The Dignity Act also raises several immigration caps and quotas. First, it boosts family-based immigration by exempting the spouses and minor children of lawful permanent residents from yearly visa limits, freeing up those 89,700 slots for immigrants in other family categories. It would also raise the cap for unmarried adult children of U.S. citizens from 23,400 to about 111,300 visas per year.
Second, it would double the per-country limit for green cards, increasing every country’s annual cap from 7 percent to 15 percent of total family- or employment-based visas.
Third, it would expand the number of employment-based green card recipients by no longer counting spouses and children of principal applicants against the annual quota. This doesn’t change the official 140,000 visa cap but would allow roughly 50 percent more skilled workers to immigrate under the green-card program.
Finally, the bill would expand temporary worker programs by exempting returning H-2B workers (who held an H-2B visa in the past three years) from the annual visa ceiling.
Collectively, these changes would significantly raise legal immigration levels and cut visa backlogs. By exempting key family members and returning workers from quotas while raising numeric limits, the Dignity Act would free tens of thousands of additional visas each year—speeding family reunifications, distributing visas more equitably among countries, and supplying a larger skilled and seasonal workforce to the U.S.
The Dignity Act has garnered bipartisan support, with more than ten Republican and ten Democratic co-sponsors. That’s unsurprising, on one view, because the bill reflects polling showing that most Americans believe that immigration benefits the country. And they support letting illegal immigrants obtain legal status if they meet requirements.
But opponents might counter that the bill is unfair, as it allows some illegal immigrants to “skip the line” and displace those outside the country seeking to enter through proper channels. Further, they might claim that legalizing this batch of unauthorized immigrants could inspire another migration surge that could demand an equally sweeping pardon a generation from now. Senator Josh Hawley, for example, warned that “amnesty is always a bad idea.” Progressive hard-liners might dismiss the bill, too, as a half-measure that fails to ensure illegal immigrants are recognized as citizens.
Two unresolved questions from the bill linger: If this isn’t amnesty, are we merely entrenching a permanent subclass of non-citizens? And how, exactly, does “dignity status” differ from a glorified work permit?

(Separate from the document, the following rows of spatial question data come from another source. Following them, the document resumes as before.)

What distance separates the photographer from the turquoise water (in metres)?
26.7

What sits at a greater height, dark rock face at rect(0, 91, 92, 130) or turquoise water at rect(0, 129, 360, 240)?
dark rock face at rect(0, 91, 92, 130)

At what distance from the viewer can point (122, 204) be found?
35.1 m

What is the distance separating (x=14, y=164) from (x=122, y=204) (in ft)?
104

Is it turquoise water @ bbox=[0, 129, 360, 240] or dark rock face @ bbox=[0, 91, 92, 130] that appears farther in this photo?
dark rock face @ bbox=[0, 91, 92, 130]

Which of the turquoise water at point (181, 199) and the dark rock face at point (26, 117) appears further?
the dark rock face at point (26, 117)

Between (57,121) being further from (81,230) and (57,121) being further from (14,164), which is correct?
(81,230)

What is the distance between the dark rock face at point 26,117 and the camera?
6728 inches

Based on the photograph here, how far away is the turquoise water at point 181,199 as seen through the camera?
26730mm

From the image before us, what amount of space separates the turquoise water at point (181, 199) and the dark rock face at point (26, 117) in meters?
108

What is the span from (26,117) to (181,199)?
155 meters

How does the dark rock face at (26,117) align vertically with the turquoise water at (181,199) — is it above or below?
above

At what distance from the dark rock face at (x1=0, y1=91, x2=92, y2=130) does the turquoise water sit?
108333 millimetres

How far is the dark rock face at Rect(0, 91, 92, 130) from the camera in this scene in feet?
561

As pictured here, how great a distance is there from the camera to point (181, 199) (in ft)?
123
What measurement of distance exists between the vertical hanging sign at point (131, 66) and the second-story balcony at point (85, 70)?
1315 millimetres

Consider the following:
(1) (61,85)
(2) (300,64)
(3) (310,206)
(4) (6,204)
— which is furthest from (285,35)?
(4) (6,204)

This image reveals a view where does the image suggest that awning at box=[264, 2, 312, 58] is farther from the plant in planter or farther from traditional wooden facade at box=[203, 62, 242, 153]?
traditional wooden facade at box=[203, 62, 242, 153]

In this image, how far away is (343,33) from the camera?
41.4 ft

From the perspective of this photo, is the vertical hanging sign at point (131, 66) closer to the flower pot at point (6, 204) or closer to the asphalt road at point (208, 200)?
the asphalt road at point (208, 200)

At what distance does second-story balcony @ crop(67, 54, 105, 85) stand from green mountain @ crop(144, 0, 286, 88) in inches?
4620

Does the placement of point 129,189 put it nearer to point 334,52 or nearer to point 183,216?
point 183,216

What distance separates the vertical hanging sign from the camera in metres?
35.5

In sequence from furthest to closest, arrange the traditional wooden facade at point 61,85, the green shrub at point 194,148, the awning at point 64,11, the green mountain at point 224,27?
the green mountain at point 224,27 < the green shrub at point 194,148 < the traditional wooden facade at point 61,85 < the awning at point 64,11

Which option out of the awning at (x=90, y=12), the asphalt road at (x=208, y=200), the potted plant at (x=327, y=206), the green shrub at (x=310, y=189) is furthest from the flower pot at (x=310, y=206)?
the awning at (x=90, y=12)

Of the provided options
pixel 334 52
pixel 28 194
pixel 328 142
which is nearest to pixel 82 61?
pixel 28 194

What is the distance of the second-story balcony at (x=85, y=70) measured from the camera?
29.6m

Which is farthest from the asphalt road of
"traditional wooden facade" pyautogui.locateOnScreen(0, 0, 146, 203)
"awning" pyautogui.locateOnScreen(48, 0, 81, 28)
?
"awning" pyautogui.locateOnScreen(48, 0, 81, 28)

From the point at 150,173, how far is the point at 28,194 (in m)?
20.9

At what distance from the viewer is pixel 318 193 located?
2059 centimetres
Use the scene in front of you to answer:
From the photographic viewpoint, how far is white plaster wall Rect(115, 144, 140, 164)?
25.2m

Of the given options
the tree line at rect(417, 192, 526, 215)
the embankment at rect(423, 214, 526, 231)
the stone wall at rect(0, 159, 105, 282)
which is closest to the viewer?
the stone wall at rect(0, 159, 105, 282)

Regardless of the merits, the bill is unlikely to win Donald Trump’s signature—or the backing of a Trump-aligned GOP. Many conservatives have characterized efforts to grant illegal immigrants even limited legal status as “amnesty.” Trump himself has signaled interest in narrow fixes (like a temporary work pass for farm labor) but not broad relief.
Operationally, implementing the Dignity Act amid ongoing ICE raids and removals would be difficult. The very immigrants the bill would legalize could be swept up in enforcement sweeps. The drafters tried to provide for this by deferring removal of qualifying applicants, which would implicitly require ICE to stand down in those cases.
The Dignity Act tries to satisfy everyone, which means that it leaves everyone at least somewhat unsatisfied. Some illegal immigrants gain legal security and work rights but no path to citizenship. Enforcement advocates get tougher penalties but must accept that millions of unauthorized immigrants will remain. In the months ahead, we’ll see whether the bill’s backers can hold the political middle—or whether, as seems likely, the Dignity Act collapses under the weight of its contradictions.